Trouble Groups

A trouble group is a collection of devices that are exhibiting some form of potentially problematic behavior. The following trouble groups are automatically identified by the ExtraHop system.

Aborted HTTP/DB transactions

Aborted HTTP/DB transactions indicate a high level of aborts during active HTTP or database transactions. Aborts are generally initiated by clients, so this might indicate that the server hangs on the response or does not complete the response in a timely manner.

Criteria Check for high levels of Requests Aborted or Responses Aborted
Devices Devices that show HTTP or DB server activity and are not gateways or load balancers
Update Hourly
Remedial Actions For HTTP transactions, check for URLs that take along time to process.

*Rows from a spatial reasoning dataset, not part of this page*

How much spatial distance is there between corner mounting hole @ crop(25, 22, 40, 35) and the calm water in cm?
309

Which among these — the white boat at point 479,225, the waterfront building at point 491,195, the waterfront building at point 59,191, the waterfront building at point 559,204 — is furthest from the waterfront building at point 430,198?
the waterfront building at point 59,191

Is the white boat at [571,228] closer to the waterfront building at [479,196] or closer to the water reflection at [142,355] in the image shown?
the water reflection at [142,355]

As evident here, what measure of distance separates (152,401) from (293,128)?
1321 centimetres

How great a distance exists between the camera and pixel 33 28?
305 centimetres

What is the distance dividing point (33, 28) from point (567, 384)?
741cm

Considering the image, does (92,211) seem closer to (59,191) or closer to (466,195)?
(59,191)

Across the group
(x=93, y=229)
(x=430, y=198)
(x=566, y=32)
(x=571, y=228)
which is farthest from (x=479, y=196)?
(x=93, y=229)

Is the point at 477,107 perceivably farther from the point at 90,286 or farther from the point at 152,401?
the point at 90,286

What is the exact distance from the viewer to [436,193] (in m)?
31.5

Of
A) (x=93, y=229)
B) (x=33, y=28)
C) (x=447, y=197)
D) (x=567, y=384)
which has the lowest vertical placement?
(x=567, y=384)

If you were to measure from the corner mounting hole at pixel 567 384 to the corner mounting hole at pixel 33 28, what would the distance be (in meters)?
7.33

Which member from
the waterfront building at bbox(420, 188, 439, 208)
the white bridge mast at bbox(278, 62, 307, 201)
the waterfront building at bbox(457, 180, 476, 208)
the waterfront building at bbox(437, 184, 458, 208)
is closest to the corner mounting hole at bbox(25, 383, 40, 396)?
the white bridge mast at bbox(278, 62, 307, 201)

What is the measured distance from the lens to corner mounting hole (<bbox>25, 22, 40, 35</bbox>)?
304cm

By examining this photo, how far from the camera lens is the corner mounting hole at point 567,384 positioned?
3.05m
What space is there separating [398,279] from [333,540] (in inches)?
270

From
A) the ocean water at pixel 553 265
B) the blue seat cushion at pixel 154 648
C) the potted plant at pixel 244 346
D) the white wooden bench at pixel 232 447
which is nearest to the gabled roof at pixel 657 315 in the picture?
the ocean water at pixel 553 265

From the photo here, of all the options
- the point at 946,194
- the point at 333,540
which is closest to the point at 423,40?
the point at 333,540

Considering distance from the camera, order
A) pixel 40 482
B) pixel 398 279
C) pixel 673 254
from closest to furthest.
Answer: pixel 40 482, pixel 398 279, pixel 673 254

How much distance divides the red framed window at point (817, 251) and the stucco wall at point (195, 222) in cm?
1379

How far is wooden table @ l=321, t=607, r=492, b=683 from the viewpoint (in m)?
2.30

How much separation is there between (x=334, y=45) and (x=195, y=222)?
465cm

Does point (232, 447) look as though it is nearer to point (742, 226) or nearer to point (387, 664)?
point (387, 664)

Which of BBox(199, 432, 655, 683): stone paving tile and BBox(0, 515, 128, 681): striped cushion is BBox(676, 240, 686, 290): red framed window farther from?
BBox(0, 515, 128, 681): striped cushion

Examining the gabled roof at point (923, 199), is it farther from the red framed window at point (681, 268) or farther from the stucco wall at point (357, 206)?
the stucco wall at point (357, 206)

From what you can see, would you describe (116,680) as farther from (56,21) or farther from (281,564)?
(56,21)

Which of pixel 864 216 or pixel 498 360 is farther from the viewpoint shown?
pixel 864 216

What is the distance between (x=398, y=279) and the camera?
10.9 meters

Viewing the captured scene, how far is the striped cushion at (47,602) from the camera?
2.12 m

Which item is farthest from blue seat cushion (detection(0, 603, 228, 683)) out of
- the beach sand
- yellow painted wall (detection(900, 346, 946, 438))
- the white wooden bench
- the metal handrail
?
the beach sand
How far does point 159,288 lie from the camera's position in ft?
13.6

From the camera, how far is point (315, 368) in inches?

For database transactions, check for long-running stored procedures

ADC SNAT pool too small

ADC SNAT pool too small indicates that a connection failed to initiate because the current device interpreted the SYN as belonging to a previous connection.

Criteria Check for any PAWS-Dropped-SYNs (In)
Devices Known ADCs only (based on MAC address OID lookup)
Update Hourly
Remedial Actions On the BIG-IP Application Delivery Controller (ADC), the SNAT pool size should be increased

ADC TCP connection throttling

ADC TCP connection throttling indicates that the connections are stalling in the Application Delivery Controller (ADC) and it is unable to keep up with the rate of data sent.

Criteria Check for zero windows (out) as a factor of the number of established connections
Devices Known ADCs only (based on MAC address OID lookup)
Update Hourly
Remedial Actions On the BIG-IP Application Delivery Controller (ADC), the proxy_buffer_high setting in the TCP profile should be increased

Database server backups

Database server backups are caused by backups taking place over CIFS, NFS, or Veritas on active database servers.

Criteria Detect large amount of storage traffic exchanged from the server
Devices Devices that show CIFS, NFS, or TCP port 13724 activity (Veritas) and are not gateways or load balancers
Update Every 30 minutes
Remedial Actions Throttle down backups and schedule them during times with lower traffic

DNS missing entries

DNS missing entries might indicate a service availability problem.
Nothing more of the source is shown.